While the number of women board members continues to trend up – 29% of all directors on Fortune 500 boards are women, up from 19% in 2015 – the number of Asian/Asian American and Hispanic/Latinx directors continue to be underrepresented at 9% and 6%, respectively. Those percentages have not risen in recent years, the report found.

“We are encouraged to see the trend toward more equitable representation on boards,” said Lyndon Taylor, regional managing partner of Headrick & Struggles’ North American CEO and board of director practice. “We expect that more progress will be made on DEI (diversity, equity, and inclusion) when diverse directors hold more influential board positions, especially as board chair or chair of the nominating and governance committee, but this will require that boards take a comprehensive perspective on diversity from gender experience to continue pursuit of aspiring directors that are racially and ethnically diverse.”

→ LISTED ENTRIES

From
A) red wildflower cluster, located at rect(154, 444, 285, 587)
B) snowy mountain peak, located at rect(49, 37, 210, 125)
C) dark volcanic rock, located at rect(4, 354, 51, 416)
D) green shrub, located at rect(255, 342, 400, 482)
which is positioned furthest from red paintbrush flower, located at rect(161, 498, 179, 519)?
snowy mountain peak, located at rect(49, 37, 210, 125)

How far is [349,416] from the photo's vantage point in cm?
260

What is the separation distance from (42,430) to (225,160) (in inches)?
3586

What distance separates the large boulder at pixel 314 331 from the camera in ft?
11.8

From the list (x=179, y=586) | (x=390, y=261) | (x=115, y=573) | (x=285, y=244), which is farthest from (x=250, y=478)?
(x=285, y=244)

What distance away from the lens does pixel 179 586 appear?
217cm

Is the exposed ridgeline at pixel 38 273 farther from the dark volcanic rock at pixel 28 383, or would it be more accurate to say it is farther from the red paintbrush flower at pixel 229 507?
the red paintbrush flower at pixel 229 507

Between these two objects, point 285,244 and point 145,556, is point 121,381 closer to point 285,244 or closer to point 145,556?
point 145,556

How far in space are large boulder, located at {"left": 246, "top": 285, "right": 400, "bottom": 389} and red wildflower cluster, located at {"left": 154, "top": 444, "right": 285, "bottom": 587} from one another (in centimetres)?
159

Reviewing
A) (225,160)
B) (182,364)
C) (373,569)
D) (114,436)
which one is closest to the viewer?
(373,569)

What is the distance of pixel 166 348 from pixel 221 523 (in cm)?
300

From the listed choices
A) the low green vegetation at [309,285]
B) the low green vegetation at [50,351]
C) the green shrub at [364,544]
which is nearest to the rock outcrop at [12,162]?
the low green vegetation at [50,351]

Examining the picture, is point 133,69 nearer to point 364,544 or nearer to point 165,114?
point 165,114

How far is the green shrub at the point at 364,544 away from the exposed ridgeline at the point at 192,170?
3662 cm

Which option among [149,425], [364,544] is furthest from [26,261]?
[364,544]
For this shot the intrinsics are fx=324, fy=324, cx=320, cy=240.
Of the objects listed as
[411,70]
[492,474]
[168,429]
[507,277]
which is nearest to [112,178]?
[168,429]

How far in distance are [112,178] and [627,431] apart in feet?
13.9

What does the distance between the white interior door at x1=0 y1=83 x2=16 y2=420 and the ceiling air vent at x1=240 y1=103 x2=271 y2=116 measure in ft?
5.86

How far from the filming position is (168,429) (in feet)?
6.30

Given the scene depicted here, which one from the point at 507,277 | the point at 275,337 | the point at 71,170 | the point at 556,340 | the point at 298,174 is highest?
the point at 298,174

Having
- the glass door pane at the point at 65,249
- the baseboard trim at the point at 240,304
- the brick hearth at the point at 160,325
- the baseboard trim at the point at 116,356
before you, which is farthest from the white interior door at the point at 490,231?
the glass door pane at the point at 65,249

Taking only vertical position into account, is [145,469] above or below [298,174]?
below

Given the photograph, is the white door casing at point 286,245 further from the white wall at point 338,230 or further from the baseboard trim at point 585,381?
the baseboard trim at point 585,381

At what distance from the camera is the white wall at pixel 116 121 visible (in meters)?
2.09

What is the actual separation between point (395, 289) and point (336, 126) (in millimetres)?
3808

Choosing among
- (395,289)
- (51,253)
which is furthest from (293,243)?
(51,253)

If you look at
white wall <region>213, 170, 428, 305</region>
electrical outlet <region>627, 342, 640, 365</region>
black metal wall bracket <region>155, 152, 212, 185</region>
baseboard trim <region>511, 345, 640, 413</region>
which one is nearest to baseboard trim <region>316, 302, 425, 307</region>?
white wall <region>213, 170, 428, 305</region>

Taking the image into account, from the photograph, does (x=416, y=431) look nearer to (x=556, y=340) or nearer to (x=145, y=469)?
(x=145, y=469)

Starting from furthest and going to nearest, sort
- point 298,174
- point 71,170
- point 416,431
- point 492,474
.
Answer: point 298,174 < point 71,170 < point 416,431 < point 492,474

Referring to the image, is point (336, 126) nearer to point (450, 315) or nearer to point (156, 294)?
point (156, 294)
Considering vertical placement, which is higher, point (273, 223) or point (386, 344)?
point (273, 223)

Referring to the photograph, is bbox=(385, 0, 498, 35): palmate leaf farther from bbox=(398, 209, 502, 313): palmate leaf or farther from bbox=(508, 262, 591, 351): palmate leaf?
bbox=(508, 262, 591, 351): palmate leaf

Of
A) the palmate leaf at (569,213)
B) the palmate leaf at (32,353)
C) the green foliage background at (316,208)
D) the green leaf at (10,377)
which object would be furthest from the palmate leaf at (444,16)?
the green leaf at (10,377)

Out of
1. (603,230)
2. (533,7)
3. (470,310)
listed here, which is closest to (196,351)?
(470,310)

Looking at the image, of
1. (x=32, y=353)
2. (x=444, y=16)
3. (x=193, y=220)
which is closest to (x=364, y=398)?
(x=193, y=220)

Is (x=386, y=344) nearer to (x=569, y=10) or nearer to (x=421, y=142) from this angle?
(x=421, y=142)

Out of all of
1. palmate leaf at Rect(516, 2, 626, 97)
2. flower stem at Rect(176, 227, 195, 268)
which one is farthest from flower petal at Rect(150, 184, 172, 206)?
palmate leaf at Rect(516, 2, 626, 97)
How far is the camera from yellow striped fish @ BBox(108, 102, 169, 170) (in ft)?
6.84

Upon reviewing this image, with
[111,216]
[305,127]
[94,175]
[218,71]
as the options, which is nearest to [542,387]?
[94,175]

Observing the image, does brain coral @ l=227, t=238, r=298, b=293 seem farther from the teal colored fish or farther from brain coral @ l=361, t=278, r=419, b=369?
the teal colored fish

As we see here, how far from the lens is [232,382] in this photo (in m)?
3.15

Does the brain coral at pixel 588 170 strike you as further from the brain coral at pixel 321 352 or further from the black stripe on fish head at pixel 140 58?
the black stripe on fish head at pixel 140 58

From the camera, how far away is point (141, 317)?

→ TASKS FOR THIS EXERCISE
(1) Using the excerpt on board diversity, answer the following:
(a) What share of Fortune 500 board directors were women in 2015?
(b) At what percentage does the report place Hispanic/Latinx directors?
(c) Which two board positions does Lyndon Taylor name as especially influential for diverse directors to hold?
(2) Reproduce the part of the excerpt on board diversity that begins at the words "While the number" and stops after "the report found.".

→ REPLIES
(1)
(a) 19%
(b) 6%
(c) Board chair and chair of the nominating and governance committee

(2)
While the number of women board members continues to trend up – 29% of all directors on Fortune 500 boards are women, up from 19% in 2015 – the number of Asian/Asian American and Hispanic/Latinx directors continue to be underrepresented at 9% and 6%, respectively. Those percentages have not risen in recent years, the report found.